Summary
This session explores the risks to public trust in AI-driven healthcare, focusing on data governance, bias, and fairness. Speakers emphasize the need for responsible AI implementation, digital literacy among healthcare workers, and equitable access to AI benefits across diverse populations and international borders. Participants underscored the importance of data harmonization and standardization for effective AI use.
Key Takeaways
- Prioritize data governance and bias mitigation for trustworthy AI.
- Develop international standards for ethical AI implementation.

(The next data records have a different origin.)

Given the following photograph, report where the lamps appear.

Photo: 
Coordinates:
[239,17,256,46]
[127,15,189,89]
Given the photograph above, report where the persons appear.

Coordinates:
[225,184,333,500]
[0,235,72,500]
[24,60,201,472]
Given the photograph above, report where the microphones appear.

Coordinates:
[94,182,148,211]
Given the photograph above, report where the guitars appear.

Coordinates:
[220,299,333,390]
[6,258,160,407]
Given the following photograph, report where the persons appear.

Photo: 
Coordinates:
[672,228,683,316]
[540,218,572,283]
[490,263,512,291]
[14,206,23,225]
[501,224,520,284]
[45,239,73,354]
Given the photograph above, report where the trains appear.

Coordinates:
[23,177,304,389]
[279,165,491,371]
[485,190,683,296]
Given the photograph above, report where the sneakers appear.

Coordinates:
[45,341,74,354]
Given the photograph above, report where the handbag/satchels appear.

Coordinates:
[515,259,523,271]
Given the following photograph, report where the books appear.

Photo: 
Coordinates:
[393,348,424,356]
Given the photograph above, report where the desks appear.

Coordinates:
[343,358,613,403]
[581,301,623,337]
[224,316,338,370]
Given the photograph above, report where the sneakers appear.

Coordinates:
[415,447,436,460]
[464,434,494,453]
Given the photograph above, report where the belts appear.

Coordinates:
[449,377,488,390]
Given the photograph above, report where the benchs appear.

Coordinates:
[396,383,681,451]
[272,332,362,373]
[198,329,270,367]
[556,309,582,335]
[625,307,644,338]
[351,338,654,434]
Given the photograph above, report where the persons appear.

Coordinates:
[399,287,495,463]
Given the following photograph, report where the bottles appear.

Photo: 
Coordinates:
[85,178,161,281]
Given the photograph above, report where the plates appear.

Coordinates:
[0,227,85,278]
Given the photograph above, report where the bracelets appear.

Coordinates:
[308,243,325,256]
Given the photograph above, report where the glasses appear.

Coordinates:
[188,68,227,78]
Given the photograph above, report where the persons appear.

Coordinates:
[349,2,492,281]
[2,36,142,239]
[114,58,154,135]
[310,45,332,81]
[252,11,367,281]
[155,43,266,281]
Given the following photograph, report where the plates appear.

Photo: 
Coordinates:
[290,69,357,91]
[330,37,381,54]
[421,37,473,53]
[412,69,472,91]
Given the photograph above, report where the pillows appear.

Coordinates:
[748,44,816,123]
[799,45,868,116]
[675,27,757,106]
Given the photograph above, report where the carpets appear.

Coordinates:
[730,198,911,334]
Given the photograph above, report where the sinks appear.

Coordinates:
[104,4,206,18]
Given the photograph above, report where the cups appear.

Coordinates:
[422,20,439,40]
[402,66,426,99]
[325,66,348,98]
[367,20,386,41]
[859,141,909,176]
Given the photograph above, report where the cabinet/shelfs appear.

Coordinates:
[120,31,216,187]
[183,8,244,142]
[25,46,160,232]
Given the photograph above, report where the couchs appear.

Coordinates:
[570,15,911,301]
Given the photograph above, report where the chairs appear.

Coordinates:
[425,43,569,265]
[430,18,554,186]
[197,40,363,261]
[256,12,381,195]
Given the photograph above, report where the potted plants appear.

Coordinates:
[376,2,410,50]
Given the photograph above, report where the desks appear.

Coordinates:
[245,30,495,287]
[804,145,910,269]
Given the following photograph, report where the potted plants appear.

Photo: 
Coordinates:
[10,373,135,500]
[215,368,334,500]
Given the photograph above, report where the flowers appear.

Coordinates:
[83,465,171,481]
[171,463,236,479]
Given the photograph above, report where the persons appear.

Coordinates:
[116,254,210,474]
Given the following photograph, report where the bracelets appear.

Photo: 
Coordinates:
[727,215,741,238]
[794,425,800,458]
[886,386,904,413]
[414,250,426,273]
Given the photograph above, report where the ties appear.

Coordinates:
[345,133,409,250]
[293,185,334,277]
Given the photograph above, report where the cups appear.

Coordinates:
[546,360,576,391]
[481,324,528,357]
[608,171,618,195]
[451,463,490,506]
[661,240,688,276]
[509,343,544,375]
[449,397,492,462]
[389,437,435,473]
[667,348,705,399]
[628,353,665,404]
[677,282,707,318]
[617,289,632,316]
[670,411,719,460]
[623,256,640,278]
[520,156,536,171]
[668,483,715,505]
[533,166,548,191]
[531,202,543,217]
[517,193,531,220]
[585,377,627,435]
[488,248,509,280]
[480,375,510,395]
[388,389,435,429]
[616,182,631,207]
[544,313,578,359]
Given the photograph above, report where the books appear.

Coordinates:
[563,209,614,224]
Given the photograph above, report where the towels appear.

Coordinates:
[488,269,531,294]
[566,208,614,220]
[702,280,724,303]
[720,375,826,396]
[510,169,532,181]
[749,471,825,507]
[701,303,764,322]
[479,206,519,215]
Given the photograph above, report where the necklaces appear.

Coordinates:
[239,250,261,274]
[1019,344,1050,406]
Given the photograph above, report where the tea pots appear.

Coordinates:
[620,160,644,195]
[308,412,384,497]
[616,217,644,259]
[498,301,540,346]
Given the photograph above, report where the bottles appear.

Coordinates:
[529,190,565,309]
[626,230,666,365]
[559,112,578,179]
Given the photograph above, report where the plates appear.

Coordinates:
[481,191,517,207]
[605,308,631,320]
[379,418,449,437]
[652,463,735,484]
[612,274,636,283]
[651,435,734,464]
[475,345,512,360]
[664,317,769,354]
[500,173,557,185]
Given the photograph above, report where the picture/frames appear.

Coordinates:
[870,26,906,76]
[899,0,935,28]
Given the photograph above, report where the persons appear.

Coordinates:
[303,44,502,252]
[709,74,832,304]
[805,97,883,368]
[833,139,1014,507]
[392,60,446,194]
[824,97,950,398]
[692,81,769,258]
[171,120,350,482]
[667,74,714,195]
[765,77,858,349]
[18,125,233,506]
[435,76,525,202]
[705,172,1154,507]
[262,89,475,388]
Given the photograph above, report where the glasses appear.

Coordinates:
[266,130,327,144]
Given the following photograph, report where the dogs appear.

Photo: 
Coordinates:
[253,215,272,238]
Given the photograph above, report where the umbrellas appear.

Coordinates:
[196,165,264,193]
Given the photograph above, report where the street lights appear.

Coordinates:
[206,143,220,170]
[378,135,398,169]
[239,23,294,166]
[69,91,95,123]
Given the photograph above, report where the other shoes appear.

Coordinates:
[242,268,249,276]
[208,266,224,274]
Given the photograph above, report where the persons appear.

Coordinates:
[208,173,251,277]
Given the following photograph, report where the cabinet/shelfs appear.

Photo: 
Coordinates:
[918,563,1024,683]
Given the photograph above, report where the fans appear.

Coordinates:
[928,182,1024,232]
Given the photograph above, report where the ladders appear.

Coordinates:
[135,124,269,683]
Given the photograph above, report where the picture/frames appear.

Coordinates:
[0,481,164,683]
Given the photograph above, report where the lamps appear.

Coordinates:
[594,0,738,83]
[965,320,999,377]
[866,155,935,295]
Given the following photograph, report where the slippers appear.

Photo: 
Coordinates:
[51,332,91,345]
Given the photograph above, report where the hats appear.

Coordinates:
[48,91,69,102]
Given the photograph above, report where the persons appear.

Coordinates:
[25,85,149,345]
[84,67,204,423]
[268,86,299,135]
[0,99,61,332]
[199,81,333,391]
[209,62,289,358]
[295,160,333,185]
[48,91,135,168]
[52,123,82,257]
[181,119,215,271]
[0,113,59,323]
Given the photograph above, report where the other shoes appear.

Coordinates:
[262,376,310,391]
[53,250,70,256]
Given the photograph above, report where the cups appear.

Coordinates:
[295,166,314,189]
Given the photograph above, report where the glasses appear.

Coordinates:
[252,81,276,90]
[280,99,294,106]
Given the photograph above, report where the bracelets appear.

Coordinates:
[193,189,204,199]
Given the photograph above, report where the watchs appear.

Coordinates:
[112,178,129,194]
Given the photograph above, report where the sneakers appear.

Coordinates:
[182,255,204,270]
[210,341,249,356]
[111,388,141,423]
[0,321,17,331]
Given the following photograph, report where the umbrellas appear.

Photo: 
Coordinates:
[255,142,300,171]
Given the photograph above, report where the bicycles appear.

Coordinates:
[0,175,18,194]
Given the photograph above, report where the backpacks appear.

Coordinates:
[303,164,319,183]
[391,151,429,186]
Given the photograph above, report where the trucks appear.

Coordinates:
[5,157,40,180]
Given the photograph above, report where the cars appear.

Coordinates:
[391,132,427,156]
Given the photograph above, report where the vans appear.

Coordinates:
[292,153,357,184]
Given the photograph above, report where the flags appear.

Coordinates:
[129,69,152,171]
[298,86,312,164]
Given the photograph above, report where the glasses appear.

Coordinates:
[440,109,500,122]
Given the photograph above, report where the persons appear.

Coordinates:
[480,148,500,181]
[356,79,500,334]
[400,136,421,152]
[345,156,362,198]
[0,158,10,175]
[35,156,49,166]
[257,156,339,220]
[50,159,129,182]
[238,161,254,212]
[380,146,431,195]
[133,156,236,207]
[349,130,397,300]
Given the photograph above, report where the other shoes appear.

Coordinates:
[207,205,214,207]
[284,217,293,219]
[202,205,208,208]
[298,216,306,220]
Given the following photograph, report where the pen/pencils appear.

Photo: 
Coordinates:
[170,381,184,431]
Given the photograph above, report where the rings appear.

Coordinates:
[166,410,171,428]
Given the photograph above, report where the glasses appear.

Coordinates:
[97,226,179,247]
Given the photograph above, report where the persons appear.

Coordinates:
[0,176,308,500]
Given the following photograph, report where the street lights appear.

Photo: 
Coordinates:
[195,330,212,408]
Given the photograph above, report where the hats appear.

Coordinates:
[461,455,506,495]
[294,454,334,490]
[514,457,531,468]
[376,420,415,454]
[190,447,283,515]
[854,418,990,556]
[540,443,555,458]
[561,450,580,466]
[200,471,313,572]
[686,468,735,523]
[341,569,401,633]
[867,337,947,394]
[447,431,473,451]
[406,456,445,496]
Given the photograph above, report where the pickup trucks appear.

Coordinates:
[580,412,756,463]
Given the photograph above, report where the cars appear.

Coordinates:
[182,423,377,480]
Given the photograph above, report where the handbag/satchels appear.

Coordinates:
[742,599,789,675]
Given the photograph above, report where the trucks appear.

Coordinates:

- Focus on digital literacy among healthcare professionals.
- Ensure equitable access to AI-driven healthcare across demographics.
"So I personally believe because the current model that we have, we because there is not enough data being available for them to be trained on or the data is not being used properly, I think the outcome is biased."
Unknown Speaker
πKey Topics
Data Governance
Discussing control, ownership, and security of health data, especially concerning children and genetic information.
Bias in AI
Addressing biases in AI models due to underrepresentation of diverse ethnic groups in training data.
Equity & Fairness
Ensuring AI in healthcare elevates quality for all populations, including underserved communities.
Cross-border Data
Managing the safe and effective transfer of health data across international borders.
Digital Literacy
Developing necessary digital skills among healthcare workers to critique and use AI safely.